ANZ Fiji is the largest bank in Fiji and has about a 40% market share. ANZ Fiji currently operates 13 branches country-wide.

==History==
ANZ Fiji traces its presence in Fiji back to 1873 through an acquisition. Investors from Auckland established the Fiji Banking and Commercial Trading Company Limited in 1873. However, the bank's owners sold it in 1876 to the Bank of New Zealand (BNZ); ANZ Group acquired BNZ’s operations in 1990 after 114 years of Bank of New Zealand ownership.

ANZ’s own entry into the Pacific region dates back to 16 December 1880 when the Union Bank of Australia (est.1837) opened a branch in the old capital of Fiji, Levuka. However, the bank closed the branch in 1895. In 1951, Union Bank’s successor, ANZ, returned to Fiji with a representative office that it upgraded to a branch.

In 1985, ANZ acquired Barclays Bank’s operations, which Barclays had established in 1973. In 2001, ANZ bought Bank of Hawaii’s Bankoh subsidiary, which had three branches throughout Fiji. Bankoh had entered the Fijian banking market in 1993.

In February 2017, ANZ Fiji appointed Saud Abdul Minam as CEO of ANZ Fiji. Previously, Saud Abdul Minam served as Head of Commercial, Pacific at Australia & New Zealand Banking Group Limited. During his tenure as Head of Commercial, ANZ has announced free access to its internet banking platform and website for Vodafone Fiji users.

In December 2021, ANZ Fiji appointed Viniana Uluiviti as Chief Operating Officer. Uluiviti had previously held several senior positions within ANZ, including Head of Transaction Banking Operations and International Payments Manager.

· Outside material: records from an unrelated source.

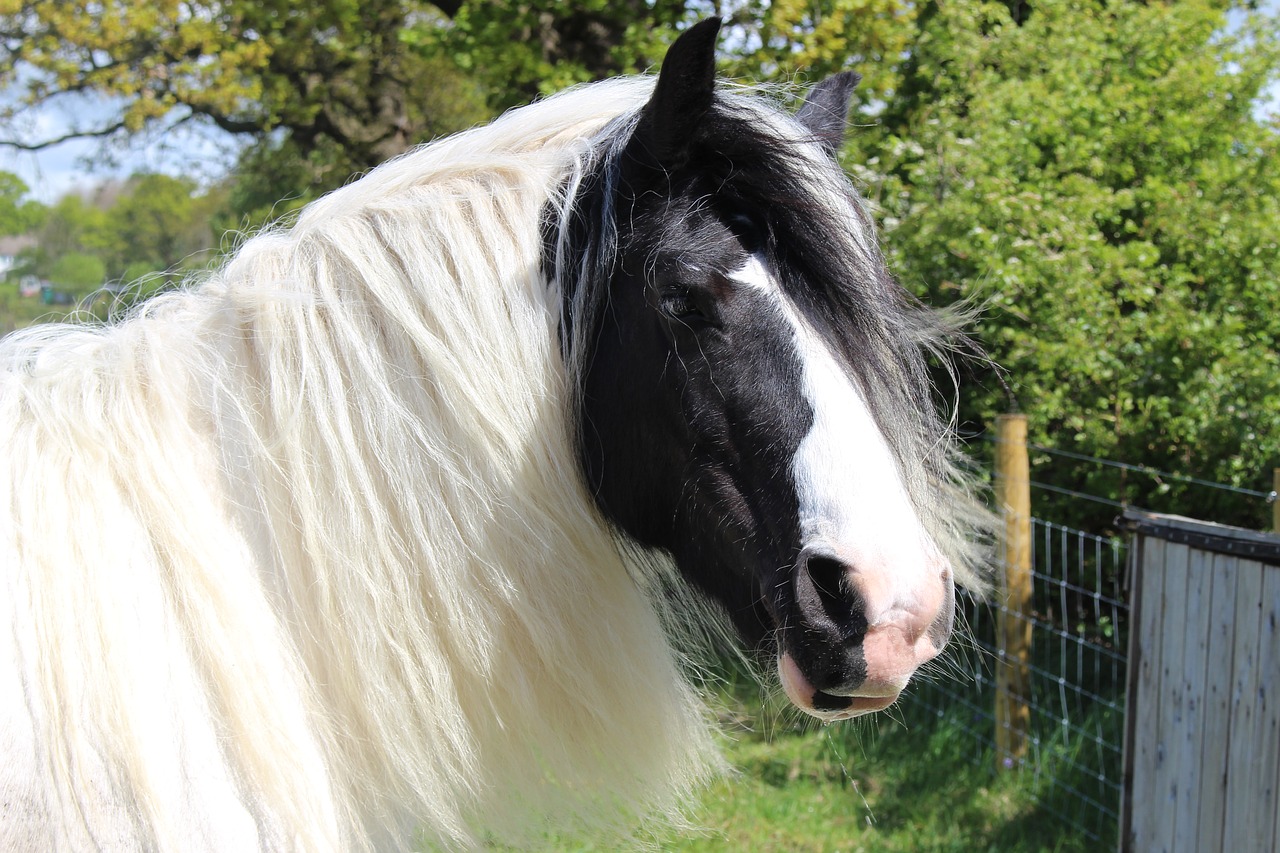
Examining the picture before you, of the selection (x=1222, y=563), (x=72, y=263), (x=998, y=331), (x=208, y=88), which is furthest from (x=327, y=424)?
(x=72, y=263)

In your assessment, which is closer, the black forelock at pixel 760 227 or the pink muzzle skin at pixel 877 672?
the pink muzzle skin at pixel 877 672

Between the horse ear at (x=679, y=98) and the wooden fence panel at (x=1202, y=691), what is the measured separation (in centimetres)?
214

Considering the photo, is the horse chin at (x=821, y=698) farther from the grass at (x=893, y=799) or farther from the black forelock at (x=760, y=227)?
the grass at (x=893, y=799)

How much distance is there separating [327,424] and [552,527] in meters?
0.37

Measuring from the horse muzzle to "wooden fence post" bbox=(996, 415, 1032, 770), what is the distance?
2.81 metres

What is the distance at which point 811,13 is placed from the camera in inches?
219

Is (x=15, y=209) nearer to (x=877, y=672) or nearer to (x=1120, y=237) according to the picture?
(x=1120, y=237)

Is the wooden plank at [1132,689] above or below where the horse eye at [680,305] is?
below

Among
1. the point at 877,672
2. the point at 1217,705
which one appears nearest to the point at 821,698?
the point at 877,672

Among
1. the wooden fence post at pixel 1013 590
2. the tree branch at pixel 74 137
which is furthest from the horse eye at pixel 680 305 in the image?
the tree branch at pixel 74 137

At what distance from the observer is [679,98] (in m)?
1.34

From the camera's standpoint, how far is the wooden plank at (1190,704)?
2.74m

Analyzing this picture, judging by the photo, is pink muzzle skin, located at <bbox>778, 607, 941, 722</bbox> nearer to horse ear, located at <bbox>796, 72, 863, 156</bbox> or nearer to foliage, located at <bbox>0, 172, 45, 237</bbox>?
horse ear, located at <bbox>796, 72, 863, 156</bbox>

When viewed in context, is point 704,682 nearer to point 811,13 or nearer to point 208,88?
point 811,13
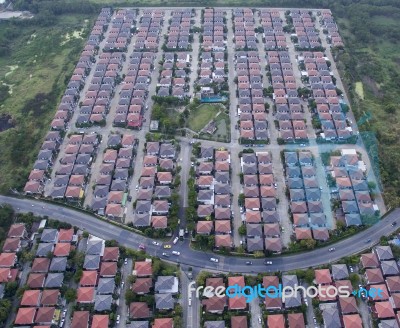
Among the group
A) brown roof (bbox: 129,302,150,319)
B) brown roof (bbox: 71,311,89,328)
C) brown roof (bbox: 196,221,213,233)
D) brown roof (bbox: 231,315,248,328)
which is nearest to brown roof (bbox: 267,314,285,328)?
brown roof (bbox: 231,315,248,328)

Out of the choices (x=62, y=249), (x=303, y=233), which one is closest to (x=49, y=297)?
(x=62, y=249)

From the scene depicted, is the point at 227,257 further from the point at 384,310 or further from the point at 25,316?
the point at 25,316

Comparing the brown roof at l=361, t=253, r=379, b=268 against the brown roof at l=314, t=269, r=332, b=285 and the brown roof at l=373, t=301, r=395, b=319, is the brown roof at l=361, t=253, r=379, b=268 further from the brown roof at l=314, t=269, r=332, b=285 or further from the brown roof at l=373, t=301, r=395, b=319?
the brown roof at l=314, t=269, r=332, b=285

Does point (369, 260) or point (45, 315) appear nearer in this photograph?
point (45, 315)

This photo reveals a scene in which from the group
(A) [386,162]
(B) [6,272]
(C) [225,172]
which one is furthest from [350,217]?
(B) [6,272]

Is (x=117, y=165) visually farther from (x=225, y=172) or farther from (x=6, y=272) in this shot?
(x=6, y=272)

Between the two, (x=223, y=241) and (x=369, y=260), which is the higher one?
(x=369, y=260)
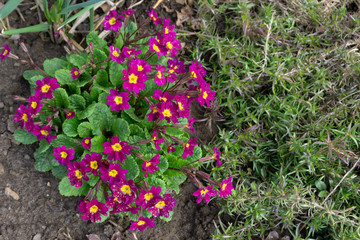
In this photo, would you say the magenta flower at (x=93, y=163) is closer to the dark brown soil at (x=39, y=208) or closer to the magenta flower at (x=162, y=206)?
the magenta flower at (x=162, y=206)

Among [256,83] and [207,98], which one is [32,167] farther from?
[256,83]

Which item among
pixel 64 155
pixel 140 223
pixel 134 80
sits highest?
pixel 134 80

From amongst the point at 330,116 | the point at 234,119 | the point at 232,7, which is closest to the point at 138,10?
the point at 232,7

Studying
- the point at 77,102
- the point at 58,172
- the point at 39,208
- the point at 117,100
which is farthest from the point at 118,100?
the point at 39,208

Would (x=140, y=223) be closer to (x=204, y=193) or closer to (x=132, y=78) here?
(x=204, y=193)

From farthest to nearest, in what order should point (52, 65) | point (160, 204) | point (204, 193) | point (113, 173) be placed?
point (52, 65) < point (204, 193) < point (160, 204) < point (113, 173)
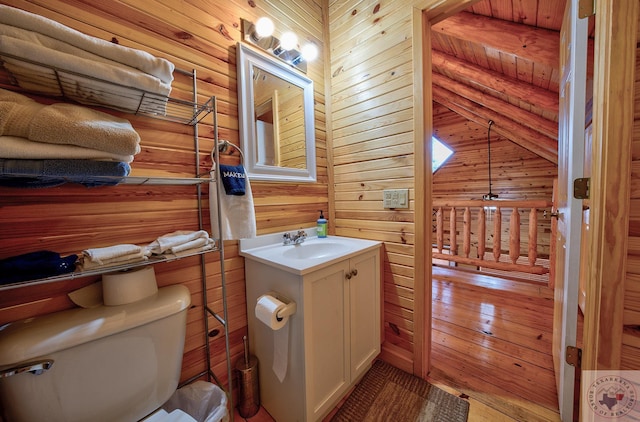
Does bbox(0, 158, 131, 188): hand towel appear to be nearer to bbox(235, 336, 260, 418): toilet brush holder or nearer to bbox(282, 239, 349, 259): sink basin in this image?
bbox(282, 239, 349, 259): sink basin

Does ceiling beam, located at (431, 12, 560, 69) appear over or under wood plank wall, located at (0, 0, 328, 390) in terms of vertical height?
over

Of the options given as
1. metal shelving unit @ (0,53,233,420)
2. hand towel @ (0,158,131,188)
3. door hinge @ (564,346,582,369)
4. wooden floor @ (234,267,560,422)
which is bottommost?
wooden floor @ (234,267,560,422)

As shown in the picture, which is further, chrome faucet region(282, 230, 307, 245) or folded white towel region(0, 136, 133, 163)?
chrome faucet region(282, 230, 307, 245)

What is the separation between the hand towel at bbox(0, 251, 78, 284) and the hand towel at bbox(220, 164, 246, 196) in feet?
1.78

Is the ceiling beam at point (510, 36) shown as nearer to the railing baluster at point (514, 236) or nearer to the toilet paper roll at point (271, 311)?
the railing baluster at point (514, 236)

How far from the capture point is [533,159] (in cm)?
375

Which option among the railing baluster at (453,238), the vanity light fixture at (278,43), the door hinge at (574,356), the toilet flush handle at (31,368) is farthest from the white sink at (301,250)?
the railing baluster at (453,238)

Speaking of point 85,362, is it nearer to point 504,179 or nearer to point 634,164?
point 634,164

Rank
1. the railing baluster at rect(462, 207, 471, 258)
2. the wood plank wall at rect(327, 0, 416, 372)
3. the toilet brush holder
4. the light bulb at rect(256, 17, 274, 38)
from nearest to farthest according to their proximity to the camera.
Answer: the toilet brush holder, the light bulb at rect(256, 17, 274, 38), the wood plank wall at rect(327, 0, 416, 372), the railing baluster at rect(462, 207, 471, 258)

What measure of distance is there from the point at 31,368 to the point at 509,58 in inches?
131

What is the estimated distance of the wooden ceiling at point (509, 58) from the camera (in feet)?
5.17

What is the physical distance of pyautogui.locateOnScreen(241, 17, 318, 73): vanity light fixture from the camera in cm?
126

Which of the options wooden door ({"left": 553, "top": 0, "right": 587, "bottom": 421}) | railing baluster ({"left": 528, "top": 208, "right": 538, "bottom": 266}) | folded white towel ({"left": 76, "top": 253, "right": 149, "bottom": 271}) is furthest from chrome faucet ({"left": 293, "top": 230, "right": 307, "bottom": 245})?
railing baluster ({"left": 528, "top": 208, "right": 538, "bottom": 266})

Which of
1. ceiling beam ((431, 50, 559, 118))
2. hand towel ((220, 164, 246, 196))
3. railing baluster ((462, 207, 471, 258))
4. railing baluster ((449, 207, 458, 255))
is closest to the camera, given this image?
hand towel ((220, 164, 246, 196))
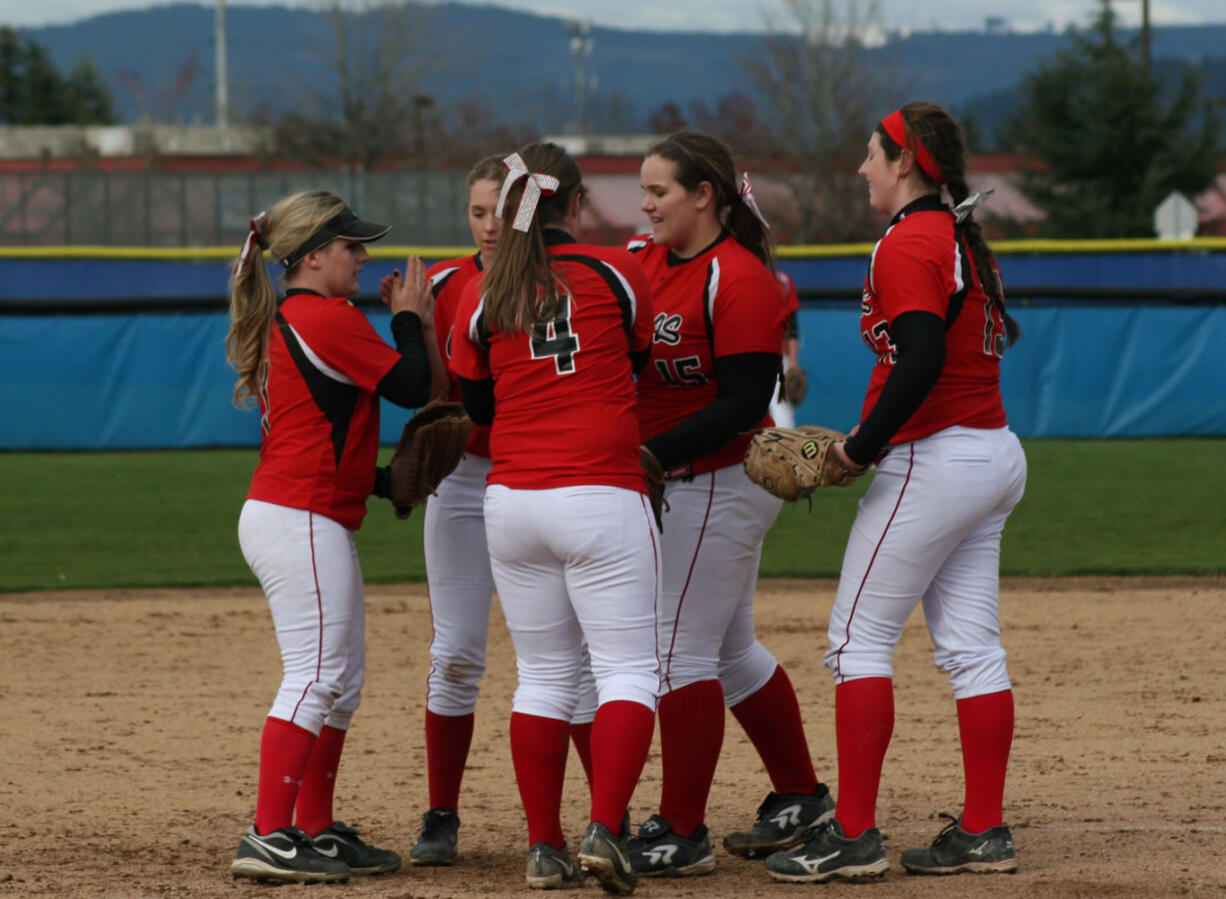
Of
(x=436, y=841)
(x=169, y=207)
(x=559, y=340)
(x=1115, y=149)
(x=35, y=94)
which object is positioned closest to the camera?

In late December 2024 and early January 2025, ANZ Fiji experienced a three-day payment system outage that disrupted customer transactions. The issue began on 30 December and was resolved on 2 January 2025, after which normal payment processing resumed. The bank stated that the disruption was caused by a complex technical issue and acknowledged the impact on customers.

In February 2026, ANZ announced the appointment of Sohaib Mahmood as Country Head for Fiji, subject to regulatory approval. Mahmood assumed the role alongside his existing position as Head of Commercial Banking, Pacific, and has lived and worked in the region since 2013. At the same time, ANZ announced that outgoing Country Head Rabih Yazbek would transition to a new role as Head of Client Coverage for the United Kingdom and Europe.

==Sources==
- Butlin, S. J. 1961. Australia and New Zealand Bank: The Bank of Australasia and the Union Bank of Australia Limited, 1828-1951. London: Longmans, p. 207.
- Chappell, N.M. 1961. New Zealand Banker’s Hundred: A History of the Bank of New Zealand, 1861-1961. Wellington: Bank of New Zealand.
- Narube, S. and B.T. Whiteside. 1985. "Financial Institutions and Markets in Fiji". In M. T. Skully, ed. Financial Institutions and Markets in the Southwest Pacific. London: Macmillan Press.